◆ Task brief:
Where a line of the records holds the string "тоны", copy that line.

Stored data entries:
=== Begin Enclosure ===
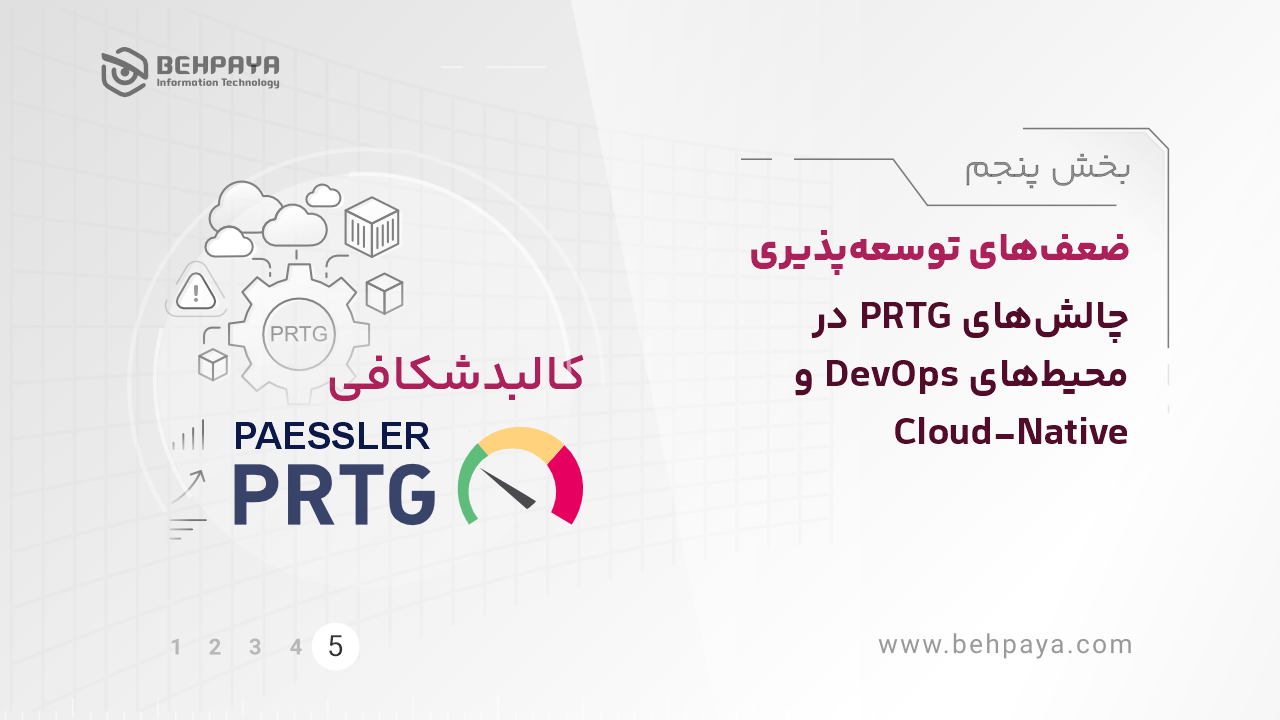 BEHPAYA
Information Technology

بخش پنجم

ضعف‌های توسعه‌پذیری

چالش‌های PRTG در محیط‌های DevOps و Cloud-Native

PRTG

کالبدشکافی

PAESSLER
PRTG

1 2 3 4 5

www.behpaya.com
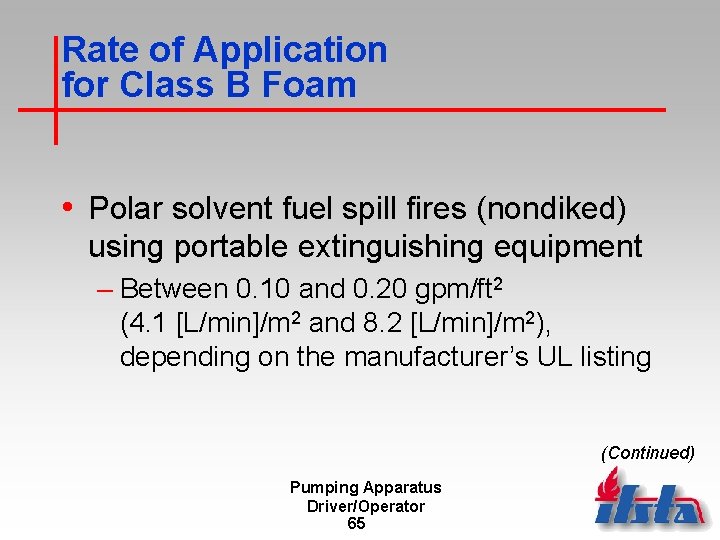 Rate of Application for Class B Foam

• Polar solvent fuel spill fires (nondiked) using portable extinguishing equipment

– Between 0.10 and 0.20 gpm/ft$^2$ (4.1 [L/min]/m$^2$ and 8.2 [L/min]/m$^2$), depending on the manufacturer's UL listing

(Continued)

Pumping Apparatus Driver/Operator
65

ifsta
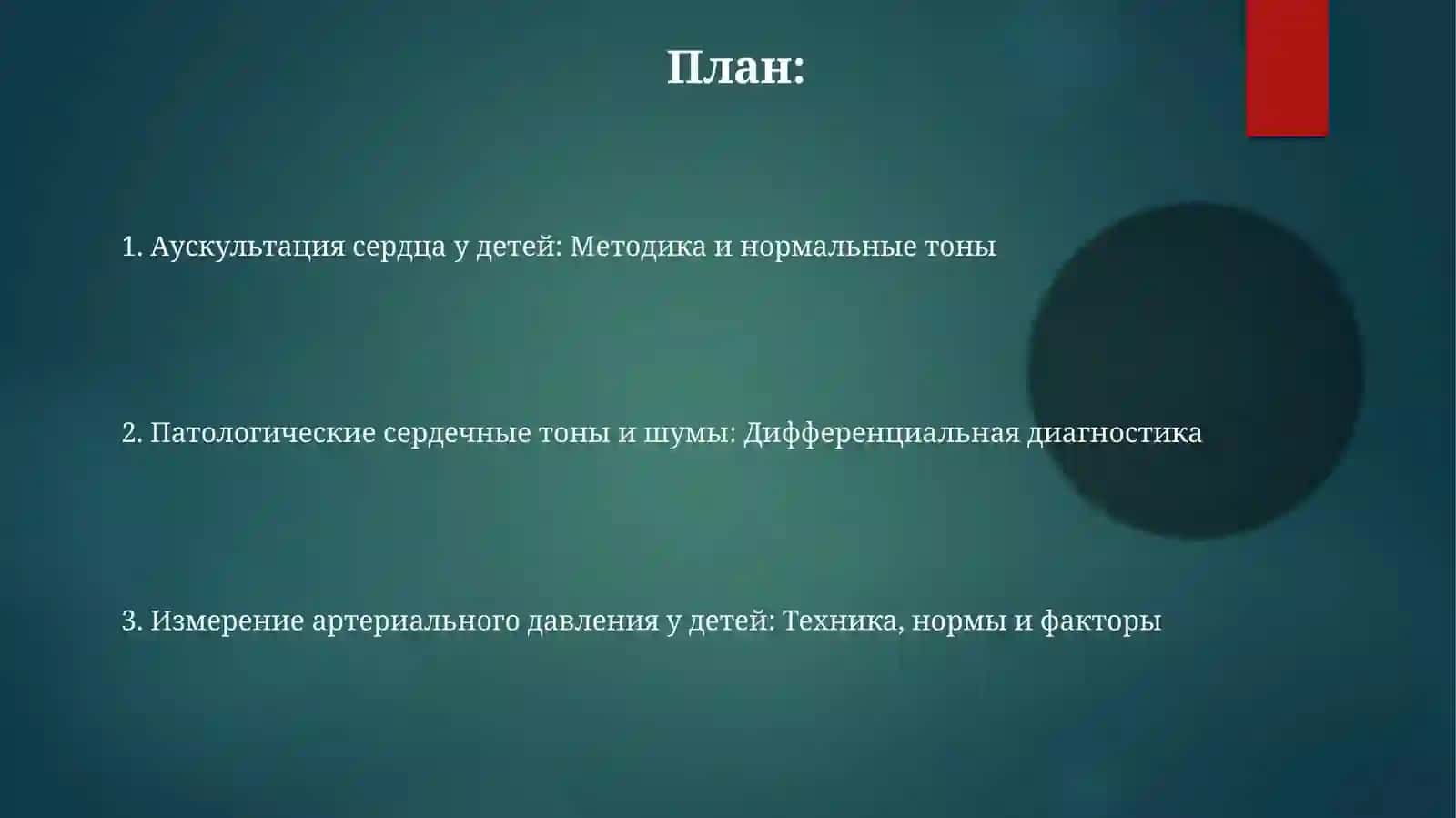 План:

1. Аускультация сердца у детей: Методика и нормальные тоны

2. Патологические сердечные тоны и шумы: Дифференциальная диагностика

3. Измерение артериального давления у детей: Техника, нормы и факторы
=== End Enclosure ===
◆ Response:
1. Аускультация сердца у детей: Методика и нормальные тоны
2. Патологические сердечные тоны и шумы: Дифференциальная диагностика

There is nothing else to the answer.